INSTRUCTIONS TO FOLLOW: Nothing should be left out: write out the whole listing exactly.

───── INFORMATION PROVIDED

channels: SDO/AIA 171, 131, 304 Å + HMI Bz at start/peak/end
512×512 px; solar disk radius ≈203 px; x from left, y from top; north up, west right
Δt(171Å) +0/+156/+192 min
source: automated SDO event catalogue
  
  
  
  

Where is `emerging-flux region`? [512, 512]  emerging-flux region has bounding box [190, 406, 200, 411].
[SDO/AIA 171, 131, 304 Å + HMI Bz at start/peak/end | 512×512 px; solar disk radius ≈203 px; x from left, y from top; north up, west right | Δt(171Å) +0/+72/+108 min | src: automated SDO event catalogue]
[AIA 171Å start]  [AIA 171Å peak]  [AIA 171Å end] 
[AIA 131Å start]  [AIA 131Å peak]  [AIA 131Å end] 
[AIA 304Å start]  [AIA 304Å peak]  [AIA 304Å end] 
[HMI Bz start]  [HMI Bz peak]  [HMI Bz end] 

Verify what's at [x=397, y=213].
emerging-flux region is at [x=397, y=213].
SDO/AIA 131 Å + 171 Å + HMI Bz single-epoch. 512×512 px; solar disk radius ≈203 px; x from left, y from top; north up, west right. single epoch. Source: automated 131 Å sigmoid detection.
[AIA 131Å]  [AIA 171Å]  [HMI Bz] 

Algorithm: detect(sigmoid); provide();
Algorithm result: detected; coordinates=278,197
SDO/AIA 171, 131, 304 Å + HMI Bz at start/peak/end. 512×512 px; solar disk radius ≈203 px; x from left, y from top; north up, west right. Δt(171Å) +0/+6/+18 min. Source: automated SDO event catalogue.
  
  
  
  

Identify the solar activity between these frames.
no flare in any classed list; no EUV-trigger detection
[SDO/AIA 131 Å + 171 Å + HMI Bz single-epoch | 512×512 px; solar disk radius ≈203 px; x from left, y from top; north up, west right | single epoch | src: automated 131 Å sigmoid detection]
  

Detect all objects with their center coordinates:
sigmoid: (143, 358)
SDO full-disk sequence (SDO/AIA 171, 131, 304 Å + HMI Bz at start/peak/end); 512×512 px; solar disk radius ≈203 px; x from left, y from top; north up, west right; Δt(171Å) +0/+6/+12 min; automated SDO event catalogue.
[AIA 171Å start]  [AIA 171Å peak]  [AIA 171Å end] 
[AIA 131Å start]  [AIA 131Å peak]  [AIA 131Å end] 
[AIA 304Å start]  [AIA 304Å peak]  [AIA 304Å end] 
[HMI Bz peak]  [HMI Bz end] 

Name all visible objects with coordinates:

──────────

TASK OUTPUT:
channels: SDO/AIA 171, 131, 304 Å + HMI Bz at start/peak/end
512×512 px; solar disk radius ≈203 px; x from left, y from top; north up, west right
Δt(171Å) +0/+156/+192 min
source: automated SDO event catalogue
  
  
  
  

Where is `emerging-flux region`? [512, 512]  emerging-flux region has bounding box [190, 406, 200, 411].
[SDO/AIA 171, 131, 304 Å + HMI Bz at start/peak/end | 512×512 px; solar disk radius ≈203 px; x from left, y from top; north up, west right | Δt(171Å) +0/+72/+108 min | src: automated SDO event catalogue]
[AIA 171Å start]  [AIA 171Å peak]  [AIA 171Å end] 
[AIA 131Å start]  [AIA 131Å peak]  [AIA 131Å end] 
[AIA 304Å start]  [AIA 304Å peak]  [AIA 304Å end] 
[HMI Bz start]  [HMI Bz peak]  [HMI Bz end] 

Verify what's at [x=397, y=213].
emerging-flux region is at [x=397, y=213].
SDO/AIA 131 Å + 171 Å + HMI Bz single-epoch. 512×512 px; solar disk radius ≈203 px; x from left, y from top; north up, west right. single epoch. Source: automated 131 Å sigmoid detection.
[AIA 131Å]  [AIA 171Å]  [HMI Bz] 

Algorithm: detect(sigmoid); provide();
Algorithm result: detected; coordinates=278,197
SDO/AIA 171, 131, 304 Å + HMI Bz at start/peak/end. 512×512 px; solar disk radius ≈203 px; x from left, y from top; north up, west right. Δt(171Å) +0/+6/+18 min. Source: automated SDO event catalogue.
  
  
  
  

Identify the solar activity between these frames.
no flare in any classed list; no EUV-trigger detection
[SDO/AIA 131 Å + 171 Å + HMI Bz single-epoch | 512×512 px; solar disk radius ≈203 px; x from left, y from top; north up, west right | single epoch | src: automated 131 Å sigmoid detection]
  

Detect all objects with their center coordinates:
sigmoid: (143, 358)
SDO full-disk sequence (SDO/AIA 171, 131, 304 Å + HMI Bz at start/peak/end); 512×512 px; solar disk radius ≈203 px; x from left, y from top; north up, west right; Δt(171Å) +0/+6/+12 min; automated SDO event catalogue.
[AIA 171Å start]  [AIA 171Å peak]  [AIA 171Å end] 
[AIA 131Å start]  [AIA 131Å peak]  [AIA 131Å end] 
[AIA 304Å start]  [AIA 304Å peak]  [AIA 304Å end] 
[HMI Bz peak]  [HMI Bz end] 

Name all visible objects with coordinates:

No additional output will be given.